Your objective: Extract the line of text from every item below, copying each one word for word and leaving the pictures out.

=== Begin Enclosure ===

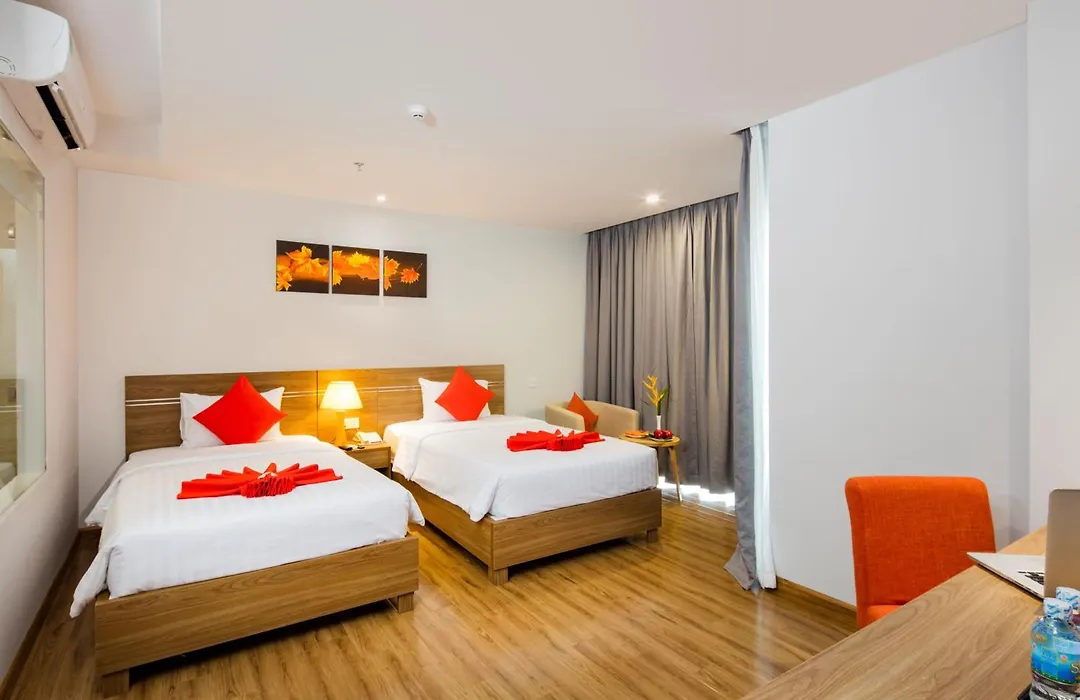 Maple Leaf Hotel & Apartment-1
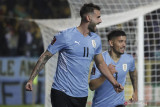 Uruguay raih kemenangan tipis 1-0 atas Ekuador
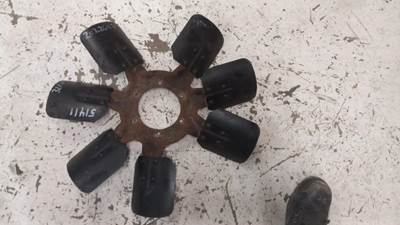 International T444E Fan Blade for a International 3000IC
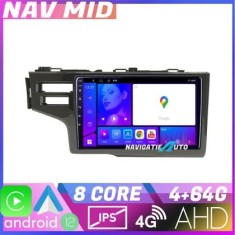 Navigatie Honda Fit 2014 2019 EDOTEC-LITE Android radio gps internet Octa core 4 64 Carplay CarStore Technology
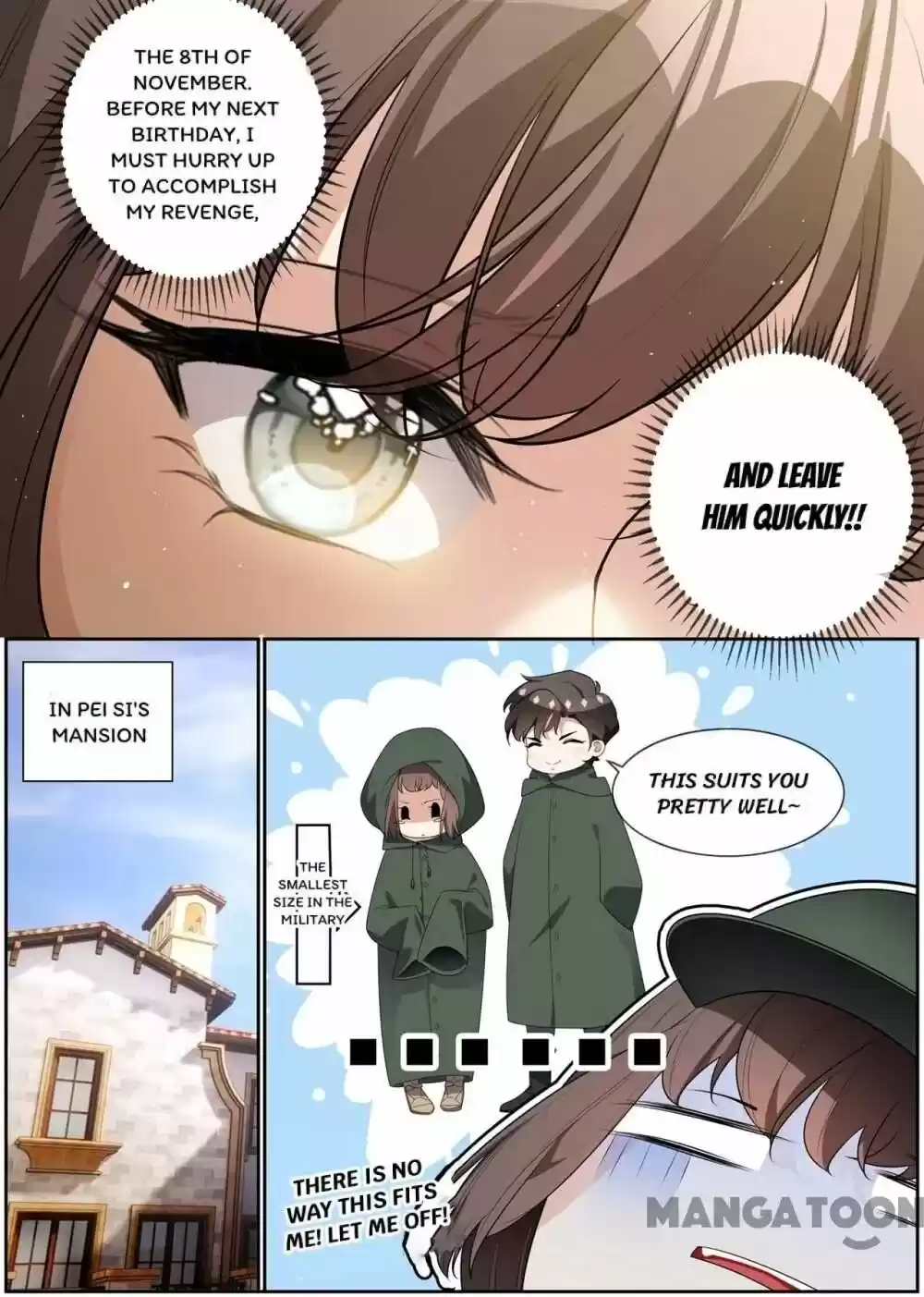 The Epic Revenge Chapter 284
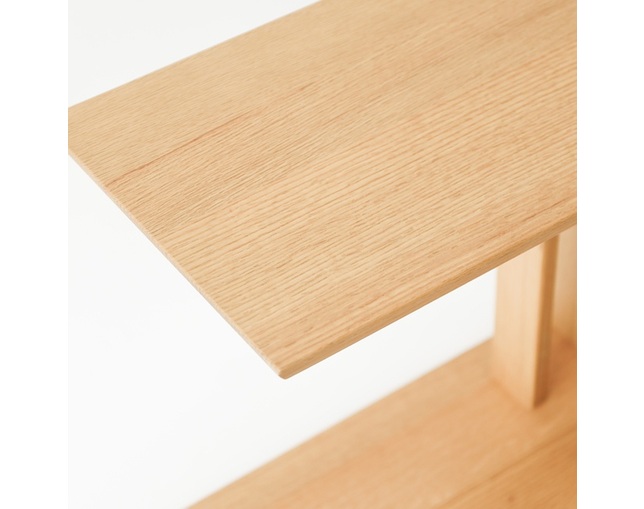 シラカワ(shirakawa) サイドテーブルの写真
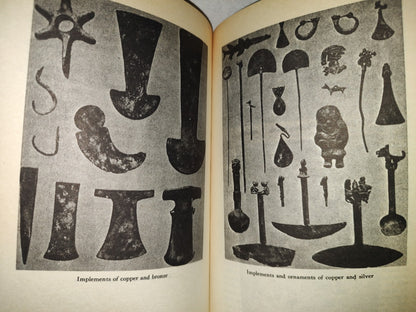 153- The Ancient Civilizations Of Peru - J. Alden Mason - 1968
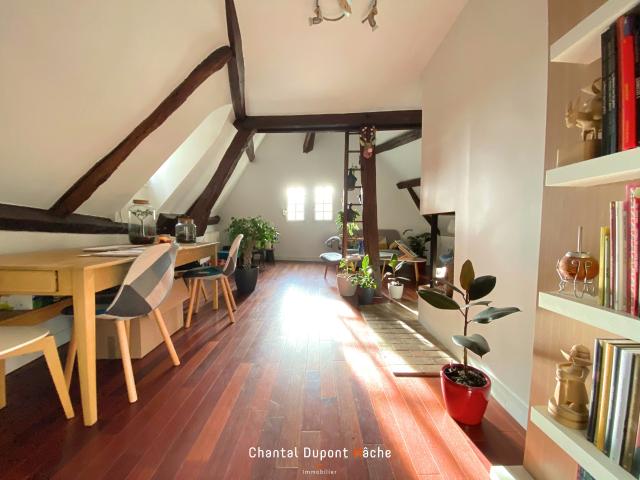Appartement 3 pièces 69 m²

=== End Enclosure ===

Output for this exercise:
 Maple Leaf Hotel & Apartment-1
 Uruguay raih kemenangan tipis 1-0 atas Ekuador
 International T444E Fan Blade for a International 3000IC
 Navigatie Honda Fit 2014 2019 EDOTEC-LITE Android radio gps internet Octa core 4 64 Carplay CarStore Technology
 The Epic Revenge Chapter 284
 シラカワ(shirakawa) サイドテーブルの写真
 153- The Ancient Civilizations Of Peru - J. Alden Mason - 1968
Appartement 3 pièces 69 m²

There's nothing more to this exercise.